Marco Dalla Torre ha di recente dato alle stampe la
prima biografia di costui, dal titolo Il testamento del capitano Grandi , per i tipi di Edizioni Ares..
Dalla
Torre maneggia con scrupolo da storico (e da alpino) tutte le fonti in nostro
possesso sulla figura del capitano Grandi, intessendo un ordito narrativo e
scorrevole, che con discrezione sa ritrarsi per lasciare emergere le voci del
passato: su tutte, le testimonianze dei
compagni di Grandi e le lettere del capitano alla sua famiglia. Viene alla luce il ritratto affascinante e
provocatorio di una vera e propria leggenda degli alpini. È militare per
necessità, ma sportivo per vocazione, fin da giovanissimo, tanto da festeggiare
il diploma scendendo arditamente l’Arno in canoa. Si appassiona di arte
rinascimentale e di lettere, e soprattutto di montagna: la nostalgia delle Alpi
emerge prepotente nelle missive inviate alla volta di casa, mentre il treno lo
conduce incontro al suo destino, nelle piatte lande dell’Europa dell’est. Ha un
amore che non rivedrà più; la quale, per onorarne la memoria, non si sposerà
mai.
La testimonianza che di lui offrono
i suoi compagni è unanime nel ricordarlo come un valentissimo capitano. Sempre
portato a diffondere buon umore, desideroso di conquistarsi i sottoposti con
l’esempio e la compartecipazione e non con il vanto delle mostrine; un soldato
estremamente valoroso, capace di affrontare scalate proibitive e campi minati,
e di ricevere la ferita mortale in pieno petto, correndo incontro al nemico con
una bomba a mano, durante la carneficina della battaglia di Arnautowo. Questo
soldato è anche, e forse soprattutto, un uomo di fede, forse semplice, certo
grande. Laggiù in riva al Don si adopera per cercare di costruire una piccola
cappella; riceve coi suoi compagni la santa Comunione; muore essendosi
confessato.
La pace costruita col sangue
Non credo che il libro di Dalla
Torre sia per i soli fan di Corti. È al contrario, grazie anche ad alcuni utili
intermezzi di contestualizzazione storica, un volume pensato per una lettura
agevole da parte di chiunque voglia conoscere meglio sia il mondo degli alpini
sia la grandiosa – a suo modo – vicenda della ritirata di Russia. È vero, come
dice Rigoni Stern, citato da Dalla Torre nell’introduzione, che «la storia
piccola, qualche volta, sa spiegare meglio della storia grande».

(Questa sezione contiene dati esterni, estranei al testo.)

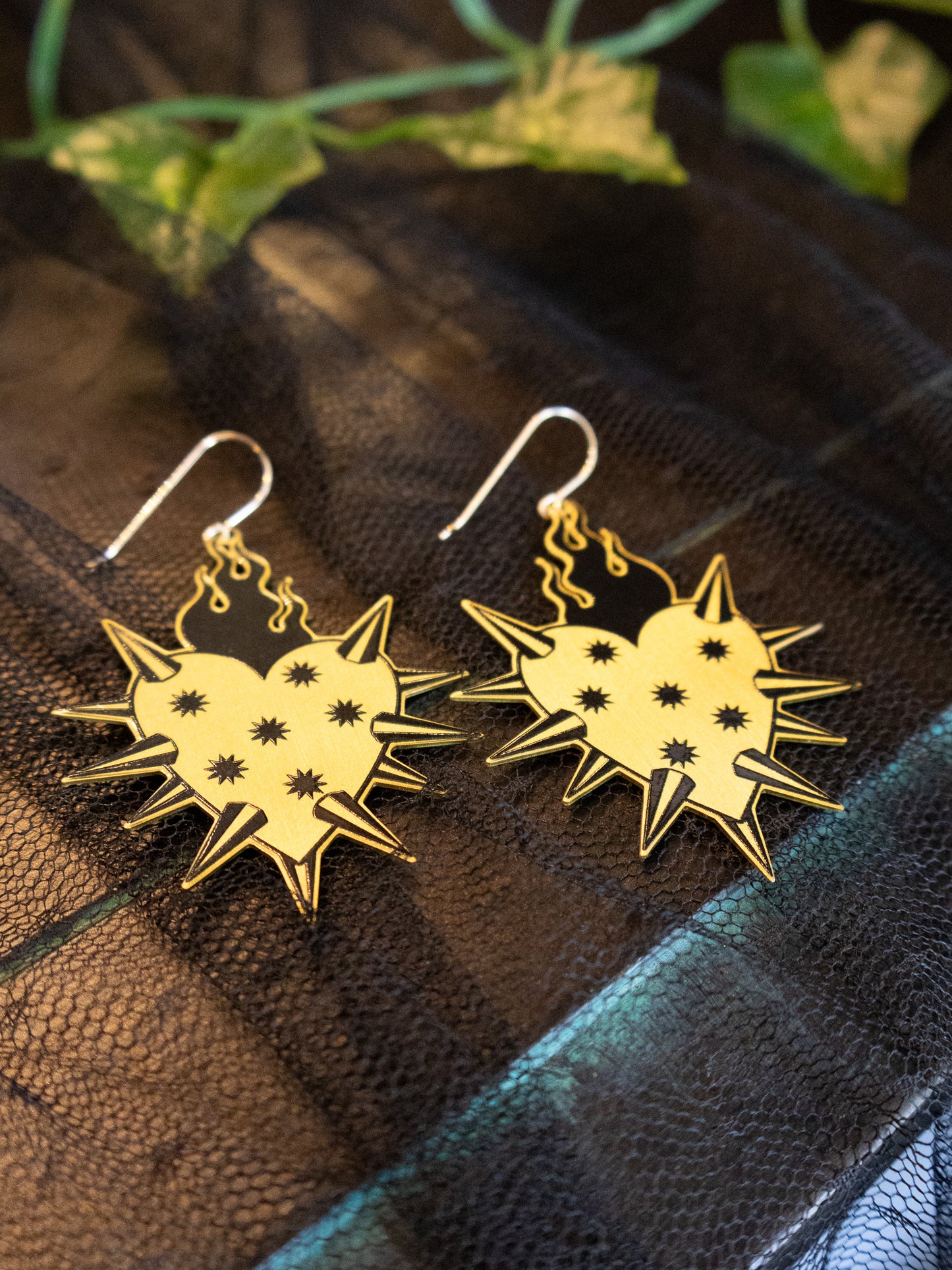 Armatura Hearts Earrings WHILE ODIN SLEEPS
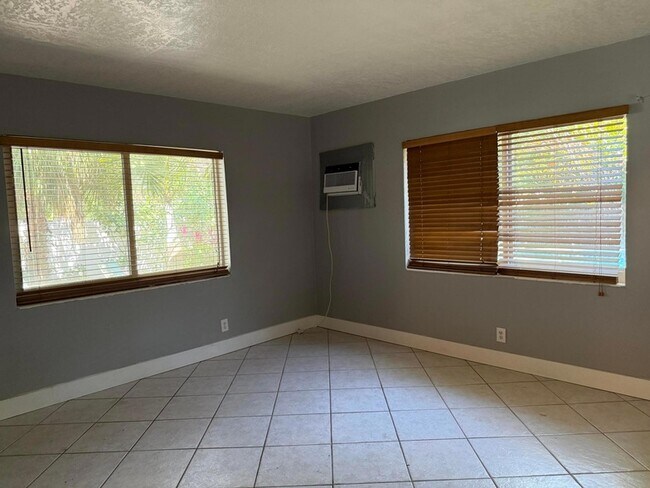 Photo - 1332 NW 5th Ave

Aggiungo che la caratura morale e
la simpatia del capitano Grandi sono affascinanti e fanno riflettere: è su
questo sangue che si è edificata la pace di cui godiamo. Disse don Carlo Gnocchi : «Non è sovrumana maestà quella del
capitano Grandi che, ferito a morte, vedendo intorno alla slitta il cerchio
silenzioso dei suoi alpini: “Che cosa sono, gridò, questi musi duri? Su
ragazzi, cantate con me: Il capitano si l’è ferito, si l’è ferito e sta per
morir”. E allora, sulle desolate distese della steppa invernale, si levò un
lesto e mesto corale di alpini…»
La
definizione più bella e sintetica è forse quella di Eugenio Corti, quando fa
dire al suo personaggio Luca questa definizione di Grandi:”un vero padre del
senso alpino”.
Giuseppe
morì che non aveva ancora 29 anni. Non si era ancora sposato e non aveva
sperimentato la gioia della paternità fisica. Forse un poco più grande dei suoi
soldati, ma di una manciata d’anni, e loro ne parlano più che come di un amico
e di un fratello che di un padre. Ma esiste la possibilità di vivere nelle
relazioni umane un senso di paternità non fisico. E in effetti diversi indizi
sembrano rivelarlo in Grandi. È questo che il genio di Corti ha saputo intuire.